# Stored data

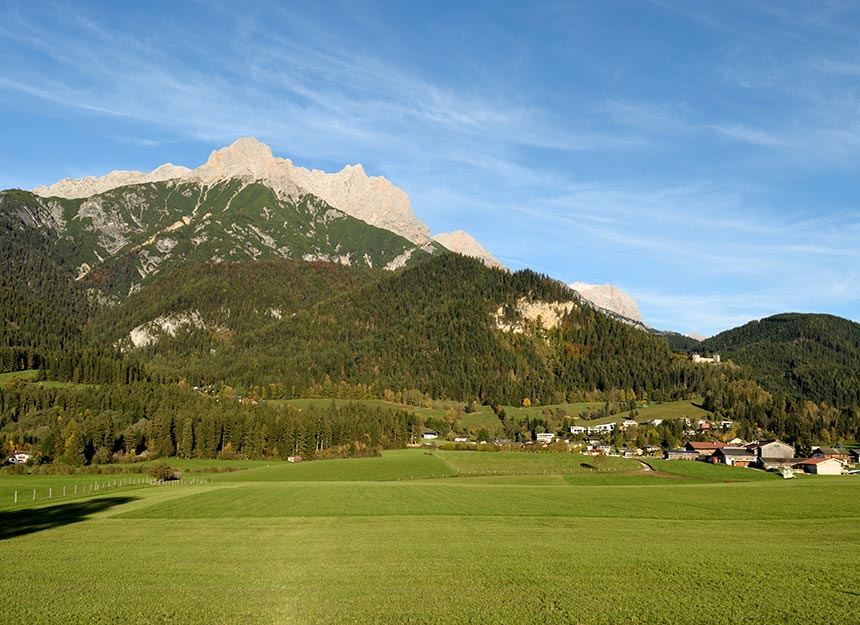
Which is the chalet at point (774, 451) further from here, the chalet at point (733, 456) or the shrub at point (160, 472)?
the shrub at point (160, 472)

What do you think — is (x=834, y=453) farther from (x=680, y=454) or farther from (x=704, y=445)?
(x=680, y=454)

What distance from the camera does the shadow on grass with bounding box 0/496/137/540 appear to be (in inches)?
1796

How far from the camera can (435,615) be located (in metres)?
22.1

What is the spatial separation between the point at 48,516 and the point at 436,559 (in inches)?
1485

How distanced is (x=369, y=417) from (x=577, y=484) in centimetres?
10191

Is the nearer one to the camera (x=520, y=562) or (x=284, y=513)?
(x=520, y=562)

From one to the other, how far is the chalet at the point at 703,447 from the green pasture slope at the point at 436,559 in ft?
349

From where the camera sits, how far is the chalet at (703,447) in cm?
16975

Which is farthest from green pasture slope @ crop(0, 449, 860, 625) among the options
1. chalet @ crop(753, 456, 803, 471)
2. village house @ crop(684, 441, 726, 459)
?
village house @ crop(684, 441, 726, 459)

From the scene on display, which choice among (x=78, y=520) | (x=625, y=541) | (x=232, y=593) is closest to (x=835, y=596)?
(x=625, y=541)

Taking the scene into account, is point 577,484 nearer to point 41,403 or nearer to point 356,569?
point 356,569

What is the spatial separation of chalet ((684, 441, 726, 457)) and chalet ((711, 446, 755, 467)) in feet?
14.4

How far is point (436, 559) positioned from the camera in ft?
107

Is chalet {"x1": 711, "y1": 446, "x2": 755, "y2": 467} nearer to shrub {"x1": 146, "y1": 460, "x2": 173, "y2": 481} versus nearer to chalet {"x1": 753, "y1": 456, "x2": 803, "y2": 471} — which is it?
chalet {"x1": 753, "y1": 456, "x2": 803, "y2": 471}
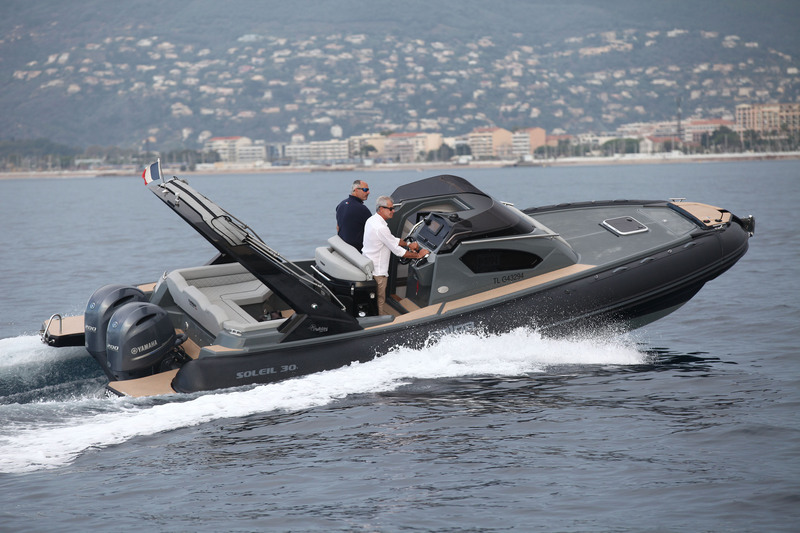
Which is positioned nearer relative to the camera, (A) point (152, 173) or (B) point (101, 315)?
(A) point (152, 173)

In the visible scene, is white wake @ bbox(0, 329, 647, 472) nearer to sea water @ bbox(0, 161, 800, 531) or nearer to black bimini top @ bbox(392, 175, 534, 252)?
sea water @ bbox(0, 161, 800, 531)

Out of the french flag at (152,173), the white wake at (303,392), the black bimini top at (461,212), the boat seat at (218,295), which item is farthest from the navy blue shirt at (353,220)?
the french flag at (152,173)

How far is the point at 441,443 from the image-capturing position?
28.2ft

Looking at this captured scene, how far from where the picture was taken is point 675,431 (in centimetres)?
878

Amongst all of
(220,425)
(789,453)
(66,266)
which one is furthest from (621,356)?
(66,266)

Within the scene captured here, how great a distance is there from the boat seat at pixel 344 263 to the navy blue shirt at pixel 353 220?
0.42 feet

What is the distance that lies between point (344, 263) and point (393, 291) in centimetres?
78

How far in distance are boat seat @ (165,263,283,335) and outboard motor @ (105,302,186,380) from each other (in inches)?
22.0

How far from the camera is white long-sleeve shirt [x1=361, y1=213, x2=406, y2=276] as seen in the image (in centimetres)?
1047

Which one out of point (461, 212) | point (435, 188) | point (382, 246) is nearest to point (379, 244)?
point (382, 246)

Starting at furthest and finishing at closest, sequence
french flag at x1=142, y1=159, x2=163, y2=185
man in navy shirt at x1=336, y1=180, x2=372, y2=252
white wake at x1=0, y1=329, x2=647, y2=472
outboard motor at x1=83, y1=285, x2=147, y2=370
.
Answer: man in navy shirt at x1=336, y1=180, x2=372, y2=252
outboard motor at x1=83, y1=285, x2=147, y2=370
french flag at x1=142, y1=159, x2=163, y2=185
white wake at x1=0, y1=329, x2=647, y2=472

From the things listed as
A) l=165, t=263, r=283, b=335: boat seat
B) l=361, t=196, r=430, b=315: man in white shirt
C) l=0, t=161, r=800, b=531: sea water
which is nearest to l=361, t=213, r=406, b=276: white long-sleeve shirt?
l=361, t=196, r=430, b=315: man in white shirt

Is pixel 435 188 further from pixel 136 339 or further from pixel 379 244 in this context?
pixel 136 339

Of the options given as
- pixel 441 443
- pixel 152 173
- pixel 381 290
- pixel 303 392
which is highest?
pixel 152 173
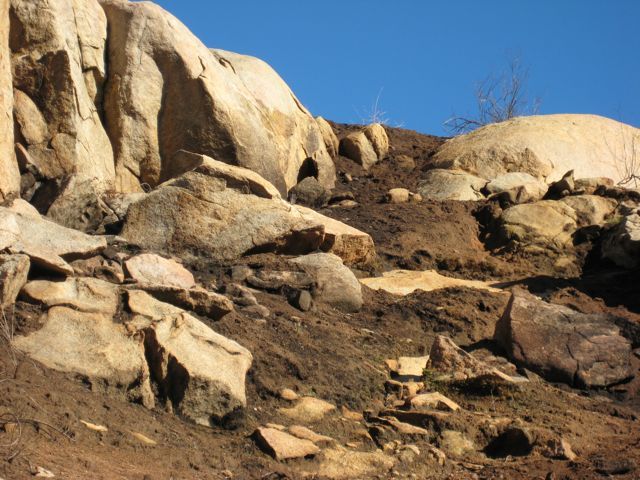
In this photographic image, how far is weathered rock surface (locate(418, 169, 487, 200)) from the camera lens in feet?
43.7

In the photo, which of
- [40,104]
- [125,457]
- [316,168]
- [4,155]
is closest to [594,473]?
[125,457]

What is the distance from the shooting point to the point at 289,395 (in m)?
5.91

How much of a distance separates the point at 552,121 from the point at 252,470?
37.6 feet

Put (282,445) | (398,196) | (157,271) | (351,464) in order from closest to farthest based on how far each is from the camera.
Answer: (282,445) < (351,464) < (157,271) < (398,196)

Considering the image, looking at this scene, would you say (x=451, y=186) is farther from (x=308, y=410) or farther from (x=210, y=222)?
(x=308, y=410)

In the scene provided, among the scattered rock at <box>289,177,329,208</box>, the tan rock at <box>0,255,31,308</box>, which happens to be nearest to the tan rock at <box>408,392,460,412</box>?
the tan rock at <box>0,255,31,308</box>

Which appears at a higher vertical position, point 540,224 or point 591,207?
point 591,207

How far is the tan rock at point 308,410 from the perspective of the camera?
5715 mm

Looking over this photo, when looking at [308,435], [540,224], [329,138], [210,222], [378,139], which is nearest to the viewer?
[308,435]

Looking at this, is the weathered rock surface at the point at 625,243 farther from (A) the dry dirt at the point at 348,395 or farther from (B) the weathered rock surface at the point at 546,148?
(B) the weathered rock surface at the point at 546,148

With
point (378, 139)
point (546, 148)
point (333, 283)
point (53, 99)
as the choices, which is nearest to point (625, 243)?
point (546, 148)

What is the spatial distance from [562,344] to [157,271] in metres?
3.19

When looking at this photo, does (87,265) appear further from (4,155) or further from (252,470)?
(252,470)

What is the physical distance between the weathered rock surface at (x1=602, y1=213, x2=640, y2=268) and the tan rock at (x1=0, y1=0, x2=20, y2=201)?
637 cm
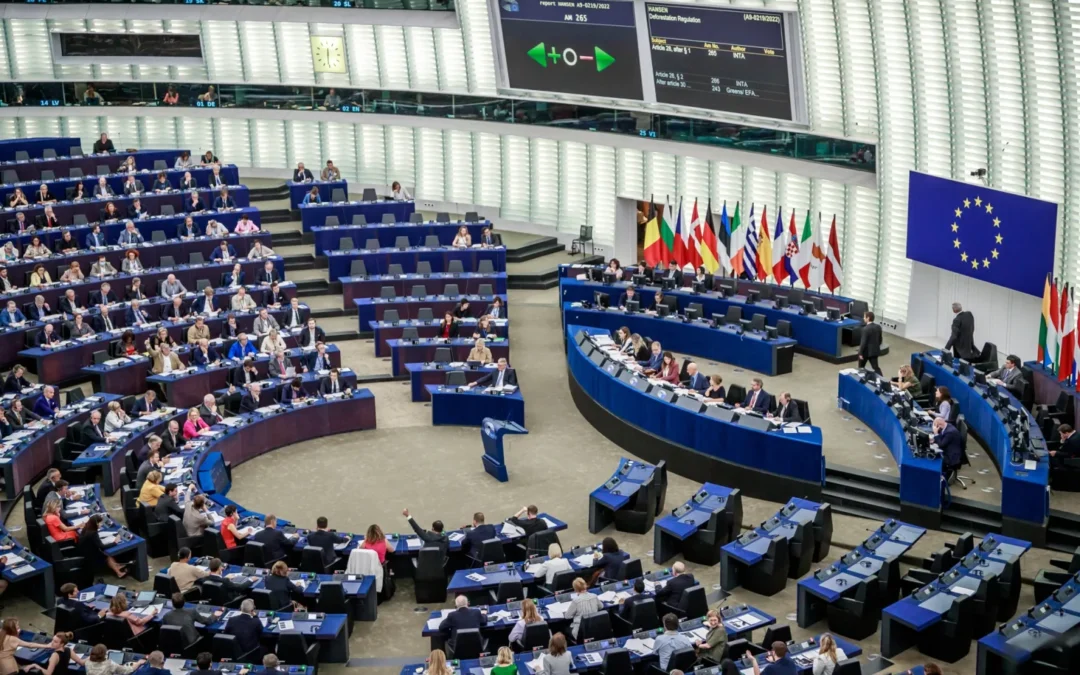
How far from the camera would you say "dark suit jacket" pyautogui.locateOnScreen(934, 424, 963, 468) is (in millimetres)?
21156

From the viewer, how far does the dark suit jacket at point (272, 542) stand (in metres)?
19.1

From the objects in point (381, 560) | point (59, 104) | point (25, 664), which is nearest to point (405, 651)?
point (381, 560)

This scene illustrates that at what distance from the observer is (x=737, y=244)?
3250 cm

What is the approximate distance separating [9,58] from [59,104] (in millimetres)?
1786

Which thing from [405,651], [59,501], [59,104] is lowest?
[405,651]

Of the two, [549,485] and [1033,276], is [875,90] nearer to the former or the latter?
[1033,276]

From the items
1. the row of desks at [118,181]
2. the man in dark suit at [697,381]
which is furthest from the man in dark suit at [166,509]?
the row of desks at [118,181]

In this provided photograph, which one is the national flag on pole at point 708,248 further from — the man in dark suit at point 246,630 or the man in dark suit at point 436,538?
the man in dark suit at point 246,630

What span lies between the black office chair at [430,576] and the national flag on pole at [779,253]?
1376cm

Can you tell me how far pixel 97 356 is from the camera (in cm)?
2636

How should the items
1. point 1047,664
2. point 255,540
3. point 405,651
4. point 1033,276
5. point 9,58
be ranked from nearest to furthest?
point 1047,664 → point 405,651 → point 255,540 → point 1033,276 → point 9,58

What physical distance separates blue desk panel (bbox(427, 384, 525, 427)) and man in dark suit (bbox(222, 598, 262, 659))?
959 centimetres

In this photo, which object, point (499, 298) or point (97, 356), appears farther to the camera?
point (499, 298)

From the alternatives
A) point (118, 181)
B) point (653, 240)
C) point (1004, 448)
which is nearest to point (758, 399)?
point (1004, 448)
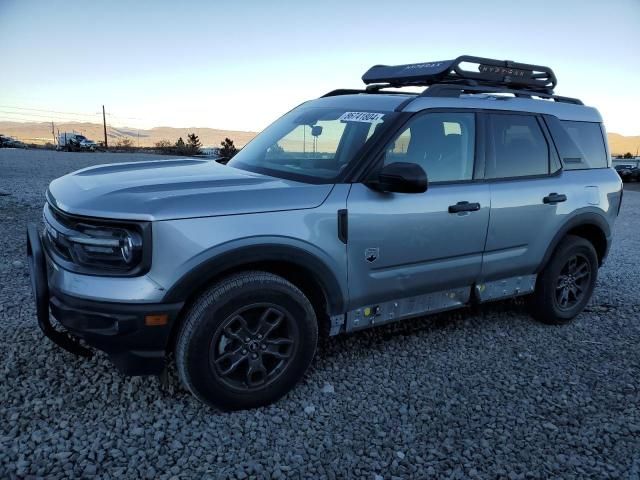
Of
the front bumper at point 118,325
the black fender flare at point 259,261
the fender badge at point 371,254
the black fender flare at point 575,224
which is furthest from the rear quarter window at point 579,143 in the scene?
the front bumper at point 118,325

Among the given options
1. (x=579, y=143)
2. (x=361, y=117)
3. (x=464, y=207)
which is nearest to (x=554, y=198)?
(x=579, y=143)

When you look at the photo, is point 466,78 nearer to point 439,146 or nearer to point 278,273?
point 439,146

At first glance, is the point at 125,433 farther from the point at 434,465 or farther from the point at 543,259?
the point at 543,259

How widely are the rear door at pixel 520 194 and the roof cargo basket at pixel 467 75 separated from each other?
426 millimetres

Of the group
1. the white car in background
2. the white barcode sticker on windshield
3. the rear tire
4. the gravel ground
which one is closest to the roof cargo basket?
the white barcode sticker on windshield

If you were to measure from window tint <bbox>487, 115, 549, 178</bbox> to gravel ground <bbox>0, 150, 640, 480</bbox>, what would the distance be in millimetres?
1405

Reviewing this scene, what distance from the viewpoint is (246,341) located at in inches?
113

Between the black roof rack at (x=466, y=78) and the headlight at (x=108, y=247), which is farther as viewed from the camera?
the black roof rack at (x=466, y=78)

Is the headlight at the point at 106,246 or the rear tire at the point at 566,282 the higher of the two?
the headlight at the point at 106,246

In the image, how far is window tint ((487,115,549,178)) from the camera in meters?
3.85

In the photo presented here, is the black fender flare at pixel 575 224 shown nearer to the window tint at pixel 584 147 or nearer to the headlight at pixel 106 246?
the window tint at pixel 584 147

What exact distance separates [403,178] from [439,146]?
2.68 feet

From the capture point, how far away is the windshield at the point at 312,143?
332 cm

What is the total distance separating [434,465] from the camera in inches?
102
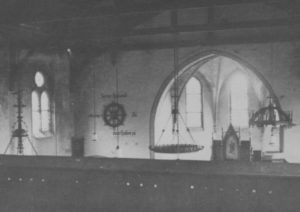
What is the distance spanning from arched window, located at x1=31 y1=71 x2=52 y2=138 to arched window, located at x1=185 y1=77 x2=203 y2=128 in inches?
253

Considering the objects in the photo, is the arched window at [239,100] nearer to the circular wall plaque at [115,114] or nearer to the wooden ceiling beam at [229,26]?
the circular wall plaque at [115,114]

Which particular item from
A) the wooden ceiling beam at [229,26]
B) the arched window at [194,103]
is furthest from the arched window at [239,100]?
the wooden ceiling beam at [229,26]

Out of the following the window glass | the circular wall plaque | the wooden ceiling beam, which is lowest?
the circular wall plaque

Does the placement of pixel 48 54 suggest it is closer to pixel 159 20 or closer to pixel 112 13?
pixel 159 20

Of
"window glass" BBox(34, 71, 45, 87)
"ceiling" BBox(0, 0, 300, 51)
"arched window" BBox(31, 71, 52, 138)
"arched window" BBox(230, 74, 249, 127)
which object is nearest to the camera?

# Objective
Omit all pictures and write out, exactly, only the lines from the line containing "In the image, how" through the last line of the entries above.

# Final result
In the image, how far is window tint ((487,115,549,178)) from the camera in meters?
3.85

In the photo presented here, is the black fender flare at pixel 575 224 shown nearer to the window tint at pixel 584 147 or nearer to the headlight at pixel 106 246?
the window tint at pixel 584 147

What exact distance separates [403,178] from [439,146]?
2.68 feet

From the capture point, how far away is the windshield at the point at 312,143?
332 cm

What is the total distance separating [434,465] from the camera in inches?
102
What is the distance spanning from arched window, located at x1=31 y1=71 x2=52 y2=138 to arched window, located at x1=185 y1=77 x2=203 y2=128 in inches?
253

Considering the objects in the photo, is the arched window at [239,100] nearer to the circular wall plaque at [115,114] or nearer to the wooden ceiling beam at [229,26]?
the circular wall plaque at [115,114]

Which particular item from
A) the wooden ceiling beam at [229,26]
B) the arched window at [194,103]
is furthest from the arched window at [239,100]?
the wooden ceiling beam at [229,26]

Out of the following the window glass | the circular wall plaque | the wooden ceiling beam, which is lowest?
the circular wall plaque

Does the placement of pixel 48 54 suggest it is closer to pixel 159 20 or closer to pixel 112 13?
pixel 159 20

Of
"window glass" BBox(34, 71, 45, 87)
"ceiling" BBox(0, 0, 300, 51)
"arched window" BBox(31, 71, 52, 138)
"arched window" BBox(230, 74, 249, 127)
which object is nearest to the camera?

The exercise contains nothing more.